Mobile and Web analytics company Mixpanel has shared details of the data it collected on Christmas Day, revealing how we all spent our time on December 25. Raking in 1.2 billion mobile “actions” (a 66 percent increase on last year), the company was able to shed some light on when families got down to opening presents, and to what extent quality time with the relatives was interrupted by the lure of new mobiles and tablets.

90 percent of activity was generated on mobile apps as opposed to desktop computers, so while the laptop might have remained closed, the phones and tablets obviously weren’t powered down. There was a dip in data traffic around 10.30am across all time zones — presumably the time when most families were opening up presents — and then a spike at the start of the afternoon as we all switched back to checking our devices.

Interestingly, only 11 percent of traffic was generated by social networks, compared with 58 percent from gaming apps. It would seem that ploughing through a few levels of the latest mobile game proved more popular than sharing festive greetings on Twitter or Facebook (though Mixpanel does have a higher-than-normal number of gamers on its books).

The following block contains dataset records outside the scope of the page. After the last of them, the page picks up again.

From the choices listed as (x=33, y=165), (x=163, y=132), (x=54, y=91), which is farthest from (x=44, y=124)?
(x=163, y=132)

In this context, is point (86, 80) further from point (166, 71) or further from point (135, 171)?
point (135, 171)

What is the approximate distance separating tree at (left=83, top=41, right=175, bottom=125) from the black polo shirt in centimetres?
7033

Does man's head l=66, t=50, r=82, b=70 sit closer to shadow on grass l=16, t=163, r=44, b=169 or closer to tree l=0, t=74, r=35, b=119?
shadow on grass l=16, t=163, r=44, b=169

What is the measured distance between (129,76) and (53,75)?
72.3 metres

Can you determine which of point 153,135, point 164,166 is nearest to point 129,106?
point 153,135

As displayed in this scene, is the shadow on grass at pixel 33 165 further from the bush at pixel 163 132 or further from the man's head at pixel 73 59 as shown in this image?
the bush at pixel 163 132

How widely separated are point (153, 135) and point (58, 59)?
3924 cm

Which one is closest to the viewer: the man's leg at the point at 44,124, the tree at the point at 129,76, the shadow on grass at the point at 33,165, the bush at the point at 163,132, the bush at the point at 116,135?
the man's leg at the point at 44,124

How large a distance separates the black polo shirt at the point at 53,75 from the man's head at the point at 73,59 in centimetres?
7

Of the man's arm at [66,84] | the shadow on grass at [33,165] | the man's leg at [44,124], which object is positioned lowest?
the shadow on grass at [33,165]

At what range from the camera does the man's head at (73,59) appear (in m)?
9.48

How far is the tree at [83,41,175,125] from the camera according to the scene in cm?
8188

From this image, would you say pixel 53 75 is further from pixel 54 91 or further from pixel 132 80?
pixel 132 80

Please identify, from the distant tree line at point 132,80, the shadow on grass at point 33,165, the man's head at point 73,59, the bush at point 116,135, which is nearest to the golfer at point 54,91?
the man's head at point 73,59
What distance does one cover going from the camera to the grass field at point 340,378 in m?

Tablets are on the rise too: 25 percent of all data came from Android slabs and iPads, up from 15 percent at Thanksgiving. As you might expect, Apple dominated the tablet scene again, with 79 percent of tablets in use being iPads. The top five cities for sending the most data on Christmas Day were (in order) Los Angeles, Chicago, Houston, Brooklyn and New York. San Francisco didn’t even make the top ten, so presumably the tech elite of the Bay Area were home for the holidays.

“All told, Christmas 2013 was a mobile, iOS-dominated holiday, with more people relying on their tablets to play, share, document, and work,” concludes the Mixpanel blog post.